■ **PASSAGE SHOWN**
## Start

Re: Reading a single input file in parallel?

Hi Niels,

Thanks for start this discussion. Share some thought about your
questions/proposals.

> Judge whether splittable for each individual file
Looks good to me.

> BZIP2 support splittable
Looks good to me.

> the Flink implementation is controlled by the number of splits
Can you check again? I think Flink is also affected by block size [1].

> Looking at how Hadoop does this I see that the FileInputFormat has a
method isSplitable
Now Flink do this in FileInputFormat, but also can do this like Hadoop

I can see the split strategy in Hadoop orc and parquet are quite complex, I
don't have a lot of in-depth research, but I think these implementations
should be meaningful.

[1]
https://github.com/apache/flink/blob/master/flink-core/src/main/java/org/apache/flink/api/common/io/FileInputFormat.java#L644

Best,
Jingsong Lee

On Thu, Apr 23, 2020 at 4:13 PM Niels Basjes <[hidden email]> wrote:

> Hi,
>
> I wanted to spend some time on this idea I asked about a year ago.
>
> So I had a look at the actual code and found this where the file splits are
> calculated
>
>
>
> https://github.com/apache/flink/blob/master/flink-core/src/main/java/org/apache/flink/api/common/io/FileInputFormat.java#L601
>
> What I realized is that apparently the current system for determining the
> FileInputSplit s
> 1) Lists the collection of input files.
> 2) If a file is NOT splittable set a global flag to false.
> 3) ONLY if all of them are splittable then will they be split.
>
> So (if I understand correctly) if I have an input directory with a 100GB
> uncompressed text file and a 1 KB gzipped file then BOTH will NOT be split.
> Why is that done this way?
>
> I also found that the determination if a file is NOT splittable completely
> rests on the fact that the decompression that is to be used is to be
> provided by an InflaterInputStreamFactory.
> Which is funny because the BZIP2 as a compression IS splittable but
> according to this implementation it isn't.
>
> I also noticed that the Hadoop split calculation is controlled by a split
> size, the Flink implementation is controlled by the number of splits.
> This seems logical to me as in Hadoop (MapReduce) the number of tasks
> running is dynamic. In contrast with Flink where the number of parallel
> tasks is a given setting.

## End

■ **RECORDS**

## Start

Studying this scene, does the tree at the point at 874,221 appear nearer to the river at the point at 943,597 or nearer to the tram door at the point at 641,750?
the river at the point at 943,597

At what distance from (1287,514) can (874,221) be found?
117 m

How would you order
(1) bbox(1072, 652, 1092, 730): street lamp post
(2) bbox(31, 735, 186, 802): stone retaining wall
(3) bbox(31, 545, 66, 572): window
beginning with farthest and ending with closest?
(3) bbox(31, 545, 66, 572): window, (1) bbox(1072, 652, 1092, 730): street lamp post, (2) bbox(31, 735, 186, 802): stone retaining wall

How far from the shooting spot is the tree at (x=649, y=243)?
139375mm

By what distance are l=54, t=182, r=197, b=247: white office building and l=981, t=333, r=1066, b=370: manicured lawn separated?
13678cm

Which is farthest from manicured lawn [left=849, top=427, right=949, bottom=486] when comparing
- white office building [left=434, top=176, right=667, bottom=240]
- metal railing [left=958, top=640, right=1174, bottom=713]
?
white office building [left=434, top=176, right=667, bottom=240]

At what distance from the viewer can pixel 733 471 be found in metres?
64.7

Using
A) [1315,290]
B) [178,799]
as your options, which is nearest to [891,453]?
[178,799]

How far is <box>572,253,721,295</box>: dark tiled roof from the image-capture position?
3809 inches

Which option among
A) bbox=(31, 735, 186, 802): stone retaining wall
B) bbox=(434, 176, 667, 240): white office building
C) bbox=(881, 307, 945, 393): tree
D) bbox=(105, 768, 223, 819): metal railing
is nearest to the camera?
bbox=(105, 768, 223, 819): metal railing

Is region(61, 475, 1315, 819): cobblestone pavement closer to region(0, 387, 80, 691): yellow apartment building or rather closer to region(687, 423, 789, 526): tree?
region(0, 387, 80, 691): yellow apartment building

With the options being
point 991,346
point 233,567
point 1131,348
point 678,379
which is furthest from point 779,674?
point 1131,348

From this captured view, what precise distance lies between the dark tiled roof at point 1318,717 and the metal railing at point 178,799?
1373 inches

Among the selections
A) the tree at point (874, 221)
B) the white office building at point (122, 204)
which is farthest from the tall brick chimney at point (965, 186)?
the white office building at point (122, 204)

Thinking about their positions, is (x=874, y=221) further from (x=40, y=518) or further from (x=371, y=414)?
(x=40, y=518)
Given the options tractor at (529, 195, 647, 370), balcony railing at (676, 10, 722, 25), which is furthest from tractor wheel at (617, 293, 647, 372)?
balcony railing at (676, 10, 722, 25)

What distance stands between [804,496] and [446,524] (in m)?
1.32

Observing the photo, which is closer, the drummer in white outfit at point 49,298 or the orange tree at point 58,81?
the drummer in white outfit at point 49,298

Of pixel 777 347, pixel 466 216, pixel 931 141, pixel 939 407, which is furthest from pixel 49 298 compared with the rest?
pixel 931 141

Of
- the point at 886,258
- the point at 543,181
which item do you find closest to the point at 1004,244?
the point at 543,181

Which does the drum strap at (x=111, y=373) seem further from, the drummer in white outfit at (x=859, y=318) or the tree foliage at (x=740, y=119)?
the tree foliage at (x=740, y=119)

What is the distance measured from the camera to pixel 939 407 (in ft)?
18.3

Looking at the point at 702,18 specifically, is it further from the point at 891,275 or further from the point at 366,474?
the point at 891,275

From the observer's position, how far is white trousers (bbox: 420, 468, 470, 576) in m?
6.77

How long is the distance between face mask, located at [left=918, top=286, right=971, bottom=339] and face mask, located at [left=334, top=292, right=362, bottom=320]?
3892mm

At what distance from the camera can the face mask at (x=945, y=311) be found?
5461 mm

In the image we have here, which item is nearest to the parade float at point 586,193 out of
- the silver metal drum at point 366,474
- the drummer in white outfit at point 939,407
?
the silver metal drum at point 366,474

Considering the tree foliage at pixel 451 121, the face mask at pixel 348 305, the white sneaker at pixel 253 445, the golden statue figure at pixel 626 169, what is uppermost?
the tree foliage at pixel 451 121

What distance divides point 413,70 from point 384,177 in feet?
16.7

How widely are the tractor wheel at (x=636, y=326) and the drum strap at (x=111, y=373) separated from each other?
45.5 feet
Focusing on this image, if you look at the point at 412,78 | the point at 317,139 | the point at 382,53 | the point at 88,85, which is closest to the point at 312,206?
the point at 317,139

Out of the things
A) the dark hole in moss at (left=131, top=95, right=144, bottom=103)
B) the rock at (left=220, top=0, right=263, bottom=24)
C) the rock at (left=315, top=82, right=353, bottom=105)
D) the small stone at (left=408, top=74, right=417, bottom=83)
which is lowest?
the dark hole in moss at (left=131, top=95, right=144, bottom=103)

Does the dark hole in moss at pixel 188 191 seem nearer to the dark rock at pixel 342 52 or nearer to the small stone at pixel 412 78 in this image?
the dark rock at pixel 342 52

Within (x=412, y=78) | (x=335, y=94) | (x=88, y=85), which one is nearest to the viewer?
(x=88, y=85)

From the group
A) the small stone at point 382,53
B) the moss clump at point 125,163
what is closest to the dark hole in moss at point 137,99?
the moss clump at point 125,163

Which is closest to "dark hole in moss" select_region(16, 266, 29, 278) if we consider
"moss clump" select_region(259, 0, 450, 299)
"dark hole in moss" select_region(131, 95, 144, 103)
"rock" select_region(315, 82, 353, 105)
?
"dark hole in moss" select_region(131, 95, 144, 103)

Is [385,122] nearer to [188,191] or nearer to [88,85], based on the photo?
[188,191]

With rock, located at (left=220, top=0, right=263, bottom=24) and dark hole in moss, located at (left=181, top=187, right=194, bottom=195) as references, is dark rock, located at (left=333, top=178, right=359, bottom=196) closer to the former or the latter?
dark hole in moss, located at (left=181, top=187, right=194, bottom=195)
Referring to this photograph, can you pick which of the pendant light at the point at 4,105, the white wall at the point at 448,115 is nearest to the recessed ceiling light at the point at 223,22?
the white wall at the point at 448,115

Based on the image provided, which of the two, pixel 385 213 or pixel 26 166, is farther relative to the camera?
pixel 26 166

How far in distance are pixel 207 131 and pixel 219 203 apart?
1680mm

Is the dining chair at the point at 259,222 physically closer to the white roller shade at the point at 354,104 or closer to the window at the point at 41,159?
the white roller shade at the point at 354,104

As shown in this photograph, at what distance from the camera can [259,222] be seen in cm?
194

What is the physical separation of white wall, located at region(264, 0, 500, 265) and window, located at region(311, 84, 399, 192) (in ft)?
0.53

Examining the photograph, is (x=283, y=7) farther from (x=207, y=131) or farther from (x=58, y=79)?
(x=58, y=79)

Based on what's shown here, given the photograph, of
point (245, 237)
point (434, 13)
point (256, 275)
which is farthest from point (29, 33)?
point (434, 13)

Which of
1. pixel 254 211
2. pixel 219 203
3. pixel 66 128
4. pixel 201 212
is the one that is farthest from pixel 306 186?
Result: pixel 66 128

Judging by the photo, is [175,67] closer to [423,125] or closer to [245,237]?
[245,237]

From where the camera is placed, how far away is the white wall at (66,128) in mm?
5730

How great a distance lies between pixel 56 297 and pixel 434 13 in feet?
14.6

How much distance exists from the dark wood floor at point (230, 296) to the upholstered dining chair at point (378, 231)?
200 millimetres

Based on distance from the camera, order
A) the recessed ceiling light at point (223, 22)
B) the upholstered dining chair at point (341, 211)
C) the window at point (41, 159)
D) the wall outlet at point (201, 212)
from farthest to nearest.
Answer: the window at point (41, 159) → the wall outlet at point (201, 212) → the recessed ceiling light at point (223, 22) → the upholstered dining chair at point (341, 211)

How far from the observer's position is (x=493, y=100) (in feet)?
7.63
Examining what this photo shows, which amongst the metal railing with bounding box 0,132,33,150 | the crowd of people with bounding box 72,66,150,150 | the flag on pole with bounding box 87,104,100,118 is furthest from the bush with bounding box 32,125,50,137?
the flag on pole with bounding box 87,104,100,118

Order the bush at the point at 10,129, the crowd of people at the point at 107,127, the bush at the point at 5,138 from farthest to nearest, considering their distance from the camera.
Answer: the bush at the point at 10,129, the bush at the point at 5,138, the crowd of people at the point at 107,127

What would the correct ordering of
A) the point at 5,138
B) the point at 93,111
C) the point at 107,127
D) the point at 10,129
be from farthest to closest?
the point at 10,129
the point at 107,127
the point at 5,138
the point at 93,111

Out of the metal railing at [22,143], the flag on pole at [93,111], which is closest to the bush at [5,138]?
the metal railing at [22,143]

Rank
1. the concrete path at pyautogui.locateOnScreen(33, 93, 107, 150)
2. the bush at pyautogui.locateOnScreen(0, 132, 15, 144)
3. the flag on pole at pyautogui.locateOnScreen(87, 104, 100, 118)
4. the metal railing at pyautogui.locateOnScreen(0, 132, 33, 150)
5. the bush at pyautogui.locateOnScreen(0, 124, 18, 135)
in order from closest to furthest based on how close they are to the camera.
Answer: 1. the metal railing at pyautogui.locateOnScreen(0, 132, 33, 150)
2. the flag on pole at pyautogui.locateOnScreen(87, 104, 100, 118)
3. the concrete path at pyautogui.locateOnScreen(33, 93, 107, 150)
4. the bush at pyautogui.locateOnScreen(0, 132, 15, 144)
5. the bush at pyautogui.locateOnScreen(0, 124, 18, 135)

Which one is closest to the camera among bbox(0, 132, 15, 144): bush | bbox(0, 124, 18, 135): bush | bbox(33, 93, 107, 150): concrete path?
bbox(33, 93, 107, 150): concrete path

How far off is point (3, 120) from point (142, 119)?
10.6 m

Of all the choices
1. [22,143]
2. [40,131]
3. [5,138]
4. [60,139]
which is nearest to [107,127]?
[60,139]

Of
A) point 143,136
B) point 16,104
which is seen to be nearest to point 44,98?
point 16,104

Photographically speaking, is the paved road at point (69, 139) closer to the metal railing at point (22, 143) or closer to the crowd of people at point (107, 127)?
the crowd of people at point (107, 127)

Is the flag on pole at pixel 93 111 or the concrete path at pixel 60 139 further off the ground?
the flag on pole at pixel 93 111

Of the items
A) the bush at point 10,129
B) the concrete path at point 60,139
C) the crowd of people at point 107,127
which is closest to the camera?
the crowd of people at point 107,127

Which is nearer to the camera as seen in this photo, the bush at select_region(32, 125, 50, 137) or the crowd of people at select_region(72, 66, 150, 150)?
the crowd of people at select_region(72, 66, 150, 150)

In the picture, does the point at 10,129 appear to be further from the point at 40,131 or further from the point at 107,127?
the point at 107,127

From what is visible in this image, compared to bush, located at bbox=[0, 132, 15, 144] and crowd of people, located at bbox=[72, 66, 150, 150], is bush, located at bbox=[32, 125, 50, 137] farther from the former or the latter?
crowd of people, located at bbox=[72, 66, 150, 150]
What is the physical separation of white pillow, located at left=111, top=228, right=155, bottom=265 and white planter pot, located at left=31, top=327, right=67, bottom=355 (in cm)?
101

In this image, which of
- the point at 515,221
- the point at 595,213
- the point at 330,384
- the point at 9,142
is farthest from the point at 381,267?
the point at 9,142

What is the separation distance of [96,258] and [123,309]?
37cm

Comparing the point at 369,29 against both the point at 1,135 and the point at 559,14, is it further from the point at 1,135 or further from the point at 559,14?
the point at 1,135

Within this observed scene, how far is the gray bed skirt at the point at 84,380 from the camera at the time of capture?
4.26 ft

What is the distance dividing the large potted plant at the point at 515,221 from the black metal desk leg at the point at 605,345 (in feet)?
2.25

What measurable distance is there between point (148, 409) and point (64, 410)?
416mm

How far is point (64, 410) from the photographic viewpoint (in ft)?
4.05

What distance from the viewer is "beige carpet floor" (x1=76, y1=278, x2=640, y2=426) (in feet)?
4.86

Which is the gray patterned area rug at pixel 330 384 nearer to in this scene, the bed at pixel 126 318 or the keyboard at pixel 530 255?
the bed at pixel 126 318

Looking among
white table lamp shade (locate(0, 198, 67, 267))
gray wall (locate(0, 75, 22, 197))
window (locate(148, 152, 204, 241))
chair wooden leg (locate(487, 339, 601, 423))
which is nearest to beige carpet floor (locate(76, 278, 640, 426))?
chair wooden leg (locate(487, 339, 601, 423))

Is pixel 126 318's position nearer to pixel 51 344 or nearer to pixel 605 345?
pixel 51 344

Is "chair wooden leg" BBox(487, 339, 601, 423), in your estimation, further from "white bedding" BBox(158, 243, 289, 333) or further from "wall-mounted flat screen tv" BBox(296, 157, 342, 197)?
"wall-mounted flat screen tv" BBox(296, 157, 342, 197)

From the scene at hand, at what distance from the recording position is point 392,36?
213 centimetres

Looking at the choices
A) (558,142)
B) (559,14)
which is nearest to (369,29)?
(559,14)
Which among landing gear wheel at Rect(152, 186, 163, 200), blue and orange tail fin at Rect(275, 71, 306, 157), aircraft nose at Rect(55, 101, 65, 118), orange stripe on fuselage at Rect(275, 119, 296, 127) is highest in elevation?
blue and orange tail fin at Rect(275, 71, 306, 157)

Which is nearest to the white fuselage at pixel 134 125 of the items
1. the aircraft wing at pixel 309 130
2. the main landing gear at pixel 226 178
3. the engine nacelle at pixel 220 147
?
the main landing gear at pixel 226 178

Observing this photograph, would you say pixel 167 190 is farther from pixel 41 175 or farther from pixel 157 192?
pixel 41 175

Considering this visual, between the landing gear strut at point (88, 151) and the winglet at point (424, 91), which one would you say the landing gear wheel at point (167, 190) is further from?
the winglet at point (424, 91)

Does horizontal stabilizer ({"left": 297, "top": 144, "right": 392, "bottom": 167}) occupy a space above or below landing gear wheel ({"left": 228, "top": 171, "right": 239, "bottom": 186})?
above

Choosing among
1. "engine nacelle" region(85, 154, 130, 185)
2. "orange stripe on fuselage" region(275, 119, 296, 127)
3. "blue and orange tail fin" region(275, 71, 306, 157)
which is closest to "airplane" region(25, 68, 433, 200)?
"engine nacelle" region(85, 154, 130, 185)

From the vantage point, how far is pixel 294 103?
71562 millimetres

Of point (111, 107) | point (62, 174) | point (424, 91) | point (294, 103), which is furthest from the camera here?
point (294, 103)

## End

■ **GOAL**
In the thread about reading a single input file in parallel, write out the passage from "I can see the" up to and including "should be meaningful.", substituting "partitioning approach" for "split strategy". The rows were taken from a separate source.

■ **RESPONSE**
I can see the partitioning approach in Hadoop orc and parquet are quite complex, I
don't have a lot of in-depth research, but I think these implementations
should be meaningful.